◆ Article:
((
Editor's note: Dimitri Schmitow is owner of SUMAR, a Madrid, Spain, research firm. This article appeared in the April 20, 2010, edition of Quirk's e-newsletter.

To describe the process of making sense of facts, as we do in the market research we conduct on a daily basis, the term and concept of "marketing intelligence" has been invented.
Although it appears that nobody has taken the trouble to accurately define this expression, the truth is that many old market research departments have adopted it as their new name and new motto. The idea is that, to understand the consumer and the market, what is important is no longer accumulating information so much as acquiring the necessary skill to select it, interlink it and find a logic and direction for it.
Obvious? Maybe. Difficult? Probably more than one would think.

Human intelligence

In chess, a game offering almost as many possible alternatives on its board as stars in the firmament, many years have passed since the most powerful computers have been able to win against the best of humans. What is amazing, however, is that this did not happen far earlier and that even now, from time to time, human intelligence is capable of giving the machines a nasty little shock.
))
◆ Record extracts:
((
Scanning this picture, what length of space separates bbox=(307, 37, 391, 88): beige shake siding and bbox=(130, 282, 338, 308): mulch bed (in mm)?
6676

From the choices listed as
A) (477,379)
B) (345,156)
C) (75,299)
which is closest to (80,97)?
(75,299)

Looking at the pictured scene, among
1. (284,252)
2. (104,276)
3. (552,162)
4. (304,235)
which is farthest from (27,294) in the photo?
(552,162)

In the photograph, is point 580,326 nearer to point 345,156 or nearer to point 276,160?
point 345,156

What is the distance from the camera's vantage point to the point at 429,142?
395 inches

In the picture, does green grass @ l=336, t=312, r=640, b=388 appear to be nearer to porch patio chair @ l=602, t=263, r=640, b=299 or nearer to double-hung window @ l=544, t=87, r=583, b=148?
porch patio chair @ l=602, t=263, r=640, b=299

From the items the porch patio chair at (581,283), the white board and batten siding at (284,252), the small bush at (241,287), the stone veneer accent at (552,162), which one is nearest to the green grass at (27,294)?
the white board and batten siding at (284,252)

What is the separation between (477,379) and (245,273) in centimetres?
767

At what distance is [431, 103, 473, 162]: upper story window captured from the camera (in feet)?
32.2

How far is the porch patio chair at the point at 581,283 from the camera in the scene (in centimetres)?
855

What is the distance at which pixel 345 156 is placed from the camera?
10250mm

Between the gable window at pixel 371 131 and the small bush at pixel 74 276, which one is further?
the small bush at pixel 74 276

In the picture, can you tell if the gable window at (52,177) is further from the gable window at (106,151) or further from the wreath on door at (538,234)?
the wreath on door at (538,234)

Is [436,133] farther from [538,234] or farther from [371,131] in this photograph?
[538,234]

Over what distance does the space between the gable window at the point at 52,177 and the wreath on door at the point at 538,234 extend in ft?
))
((
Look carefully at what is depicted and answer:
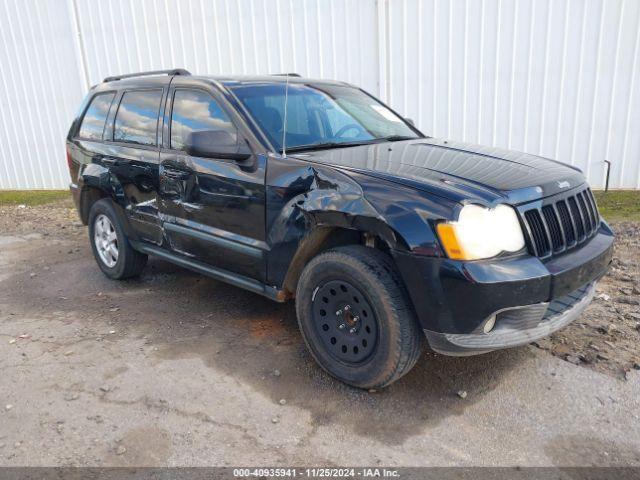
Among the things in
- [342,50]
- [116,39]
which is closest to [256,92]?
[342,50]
))
◆ The task: Return the part of the marketing intelligence article that starts at the words "To describe the" and stops after "has been invented.", copied word for word.

◆ Task answer:
To describe the process of making sense of facts, as we do in the market research we conduct on a daily basis, the term and concept of "marketing intelligence" has been invented.